What you will do:
(a) From the forum thread on powder support, output the passage from "At the start" to "material for slurries." with no changes.
(b) In the forum thread on powder support, shorten the paragraph that begins "Each layer is printed in plastic" into a brief bulleted list that keeps its main facts.
(c) Using the forum thread on powder support, explain in one to three sentences why the reply doubts that powder can act as a support material for plastic.

Source:

_ _ _ _ _

Posted by Assargadon 
Powder support
August 31, 2007 04:28AM
There are no problems with suport material in powder fabbers - unused powder works like a support. Why we can't use this? We don't really need solid support, just a box to prevent powder escape.

Each layer is printed in plastic and then all holes are filled by powder (salt for examplel). Batcher for powder is simple, as far as I understand: three disks at one axis, first and third fixed, middle rotating. All three has same-diameter holes, middle disk hole between first and last disks work like a box for one portion of powder. Maybe some vibrator needed to prevent powder stack, maybe not.
Re: Powder support
October 01, 2007 04:05PM
I don't think powder can work as a support material for plastic.
At the start of a new layer, when the new thread of plastic from the extruder comes out, it needs to stick to the old layer. Since the plastic probably won't stick to the powder, it will just trail around behind the extruder and form a cobweb.

Powder would probably work as a support material for slurries.

_ _ _ _ _

[A run of records]
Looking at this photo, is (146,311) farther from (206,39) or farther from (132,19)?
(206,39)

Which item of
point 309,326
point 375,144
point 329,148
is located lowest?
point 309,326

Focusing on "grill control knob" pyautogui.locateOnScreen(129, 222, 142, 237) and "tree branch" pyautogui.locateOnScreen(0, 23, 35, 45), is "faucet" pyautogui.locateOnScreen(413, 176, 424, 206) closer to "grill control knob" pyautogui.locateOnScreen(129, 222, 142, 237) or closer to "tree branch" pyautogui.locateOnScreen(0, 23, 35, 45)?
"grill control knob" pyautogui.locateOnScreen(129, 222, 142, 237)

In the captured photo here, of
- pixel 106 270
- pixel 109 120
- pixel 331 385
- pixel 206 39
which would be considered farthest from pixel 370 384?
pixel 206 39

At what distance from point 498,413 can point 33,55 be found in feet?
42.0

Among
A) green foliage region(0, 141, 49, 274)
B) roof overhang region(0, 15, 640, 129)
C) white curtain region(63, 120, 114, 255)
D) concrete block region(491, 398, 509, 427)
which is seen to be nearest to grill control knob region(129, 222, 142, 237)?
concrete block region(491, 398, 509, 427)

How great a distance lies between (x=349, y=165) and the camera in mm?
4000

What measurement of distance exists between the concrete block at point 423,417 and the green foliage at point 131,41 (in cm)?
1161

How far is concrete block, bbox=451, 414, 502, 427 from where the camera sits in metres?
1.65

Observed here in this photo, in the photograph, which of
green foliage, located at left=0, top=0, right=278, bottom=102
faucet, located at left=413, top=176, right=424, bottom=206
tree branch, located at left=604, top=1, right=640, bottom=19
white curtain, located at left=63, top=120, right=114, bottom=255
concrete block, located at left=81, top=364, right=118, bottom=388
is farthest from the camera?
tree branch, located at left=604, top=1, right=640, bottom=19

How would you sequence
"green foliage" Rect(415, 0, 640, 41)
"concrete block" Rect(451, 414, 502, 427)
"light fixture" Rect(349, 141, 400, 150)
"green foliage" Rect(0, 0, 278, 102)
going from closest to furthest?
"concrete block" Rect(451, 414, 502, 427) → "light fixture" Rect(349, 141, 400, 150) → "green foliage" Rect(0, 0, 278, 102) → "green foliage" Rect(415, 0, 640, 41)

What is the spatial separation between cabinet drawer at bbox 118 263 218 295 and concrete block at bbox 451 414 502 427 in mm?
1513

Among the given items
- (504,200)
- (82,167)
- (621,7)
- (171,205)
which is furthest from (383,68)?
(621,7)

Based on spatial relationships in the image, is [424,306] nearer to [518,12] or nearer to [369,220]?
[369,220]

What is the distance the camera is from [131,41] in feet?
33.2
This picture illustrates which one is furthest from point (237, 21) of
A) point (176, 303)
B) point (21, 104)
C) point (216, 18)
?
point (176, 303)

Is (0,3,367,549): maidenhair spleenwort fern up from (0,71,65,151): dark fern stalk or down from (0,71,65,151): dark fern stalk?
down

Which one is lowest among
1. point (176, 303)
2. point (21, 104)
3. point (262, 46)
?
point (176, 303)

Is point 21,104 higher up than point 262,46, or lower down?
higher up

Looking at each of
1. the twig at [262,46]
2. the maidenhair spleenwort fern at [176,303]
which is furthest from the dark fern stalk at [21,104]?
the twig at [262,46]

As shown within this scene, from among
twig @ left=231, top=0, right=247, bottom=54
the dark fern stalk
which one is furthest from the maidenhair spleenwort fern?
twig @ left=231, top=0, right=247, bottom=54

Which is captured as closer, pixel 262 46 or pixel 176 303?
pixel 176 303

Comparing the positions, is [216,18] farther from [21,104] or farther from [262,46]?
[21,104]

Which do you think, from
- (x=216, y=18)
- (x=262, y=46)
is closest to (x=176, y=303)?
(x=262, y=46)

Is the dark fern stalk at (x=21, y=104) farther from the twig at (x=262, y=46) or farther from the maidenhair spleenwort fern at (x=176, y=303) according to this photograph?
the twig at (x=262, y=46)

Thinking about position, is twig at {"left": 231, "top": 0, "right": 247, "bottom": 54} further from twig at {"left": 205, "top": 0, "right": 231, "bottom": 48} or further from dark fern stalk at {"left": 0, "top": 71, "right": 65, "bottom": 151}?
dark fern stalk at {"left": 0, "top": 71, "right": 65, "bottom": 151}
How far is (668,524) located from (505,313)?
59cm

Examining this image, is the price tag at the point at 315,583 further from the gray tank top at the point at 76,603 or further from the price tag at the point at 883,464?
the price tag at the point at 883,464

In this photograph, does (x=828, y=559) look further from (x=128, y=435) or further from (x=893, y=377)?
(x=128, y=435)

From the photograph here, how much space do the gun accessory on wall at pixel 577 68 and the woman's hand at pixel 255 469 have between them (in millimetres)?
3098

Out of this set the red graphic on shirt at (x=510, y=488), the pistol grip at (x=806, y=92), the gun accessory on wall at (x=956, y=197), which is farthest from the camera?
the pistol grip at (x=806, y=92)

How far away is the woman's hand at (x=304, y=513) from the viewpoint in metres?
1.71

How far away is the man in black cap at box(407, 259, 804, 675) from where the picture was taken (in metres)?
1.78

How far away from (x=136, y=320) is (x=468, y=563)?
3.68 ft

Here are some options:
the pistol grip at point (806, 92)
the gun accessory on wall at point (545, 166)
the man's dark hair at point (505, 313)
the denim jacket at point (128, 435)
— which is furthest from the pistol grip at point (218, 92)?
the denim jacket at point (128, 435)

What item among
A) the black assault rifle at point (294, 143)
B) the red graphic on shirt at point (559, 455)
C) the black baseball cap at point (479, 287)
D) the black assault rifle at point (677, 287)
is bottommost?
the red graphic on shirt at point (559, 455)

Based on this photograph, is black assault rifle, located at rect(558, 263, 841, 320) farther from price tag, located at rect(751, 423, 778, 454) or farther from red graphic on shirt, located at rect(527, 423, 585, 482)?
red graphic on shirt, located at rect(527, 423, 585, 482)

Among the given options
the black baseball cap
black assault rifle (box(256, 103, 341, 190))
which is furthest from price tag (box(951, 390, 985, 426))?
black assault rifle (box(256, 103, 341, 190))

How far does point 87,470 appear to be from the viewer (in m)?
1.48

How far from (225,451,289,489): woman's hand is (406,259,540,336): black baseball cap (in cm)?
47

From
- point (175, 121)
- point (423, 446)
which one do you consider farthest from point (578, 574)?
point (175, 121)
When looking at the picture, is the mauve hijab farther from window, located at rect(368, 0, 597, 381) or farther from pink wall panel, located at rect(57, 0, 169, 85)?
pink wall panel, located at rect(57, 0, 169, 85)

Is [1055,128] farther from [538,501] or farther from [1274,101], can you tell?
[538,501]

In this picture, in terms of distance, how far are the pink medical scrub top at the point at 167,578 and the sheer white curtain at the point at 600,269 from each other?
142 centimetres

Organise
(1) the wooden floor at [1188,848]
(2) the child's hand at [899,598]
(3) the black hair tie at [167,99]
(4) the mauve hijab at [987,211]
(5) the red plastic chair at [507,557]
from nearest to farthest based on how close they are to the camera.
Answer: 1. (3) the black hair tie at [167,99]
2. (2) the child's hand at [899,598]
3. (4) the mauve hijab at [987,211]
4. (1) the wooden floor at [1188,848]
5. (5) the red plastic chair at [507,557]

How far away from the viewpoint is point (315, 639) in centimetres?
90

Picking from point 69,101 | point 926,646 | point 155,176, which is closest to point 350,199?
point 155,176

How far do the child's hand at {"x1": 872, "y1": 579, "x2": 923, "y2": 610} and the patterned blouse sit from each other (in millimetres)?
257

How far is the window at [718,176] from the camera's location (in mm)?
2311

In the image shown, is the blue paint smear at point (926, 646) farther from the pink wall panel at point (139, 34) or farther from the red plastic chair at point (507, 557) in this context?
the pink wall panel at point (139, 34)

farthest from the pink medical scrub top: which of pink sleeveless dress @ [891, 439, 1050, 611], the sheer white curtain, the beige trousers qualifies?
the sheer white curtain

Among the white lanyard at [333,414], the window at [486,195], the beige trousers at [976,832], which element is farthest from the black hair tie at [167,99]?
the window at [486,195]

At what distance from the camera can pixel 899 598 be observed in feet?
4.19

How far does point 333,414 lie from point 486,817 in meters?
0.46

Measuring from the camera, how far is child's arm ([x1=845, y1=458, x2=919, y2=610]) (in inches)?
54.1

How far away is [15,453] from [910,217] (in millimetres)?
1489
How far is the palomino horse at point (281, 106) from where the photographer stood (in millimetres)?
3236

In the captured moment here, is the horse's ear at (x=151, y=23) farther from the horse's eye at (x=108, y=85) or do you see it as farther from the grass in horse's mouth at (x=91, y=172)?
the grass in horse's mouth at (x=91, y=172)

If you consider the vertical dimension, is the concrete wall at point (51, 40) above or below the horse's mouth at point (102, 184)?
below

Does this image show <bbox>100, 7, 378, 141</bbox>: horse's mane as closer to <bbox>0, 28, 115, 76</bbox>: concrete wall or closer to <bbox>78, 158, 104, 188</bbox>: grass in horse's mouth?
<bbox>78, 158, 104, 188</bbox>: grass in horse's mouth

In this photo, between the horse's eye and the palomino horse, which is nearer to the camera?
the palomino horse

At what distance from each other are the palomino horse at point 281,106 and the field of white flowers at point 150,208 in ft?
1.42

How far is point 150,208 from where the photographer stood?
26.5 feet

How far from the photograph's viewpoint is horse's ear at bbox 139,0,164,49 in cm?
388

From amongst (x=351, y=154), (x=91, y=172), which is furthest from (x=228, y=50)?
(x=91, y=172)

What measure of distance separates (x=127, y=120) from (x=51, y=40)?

_ _ _ _ _

Expected outputs:
(a)
At the start of a new layer, when the new thread of plastic from the extruder comes out, it needs to stick to the old layer. Since the plastic probably won't stick to the powder, it will just trail around behind the extruder and form a cobweb.

Powder would probably work as a support material for slurries.

(b)
- Each layer is printed in plastic, and then all holes are filled with powder, such as salt.
- The powder batcher has three disks on one axis. The first and third are fixed, and the middle one rotates.
- All three disks have holes of the same diameter. The middle disk's hole acts as a box that carries one portion of powder between the first and last disks.
- A vibrator might be needed to keep the powder from stacking.

(c) At the start of each new layer, the fresh thread of plastic from the extruder has to stick to the layer below. Plastic probably won't stick to powder, so it would trail around behind the extruder and form a cobweb.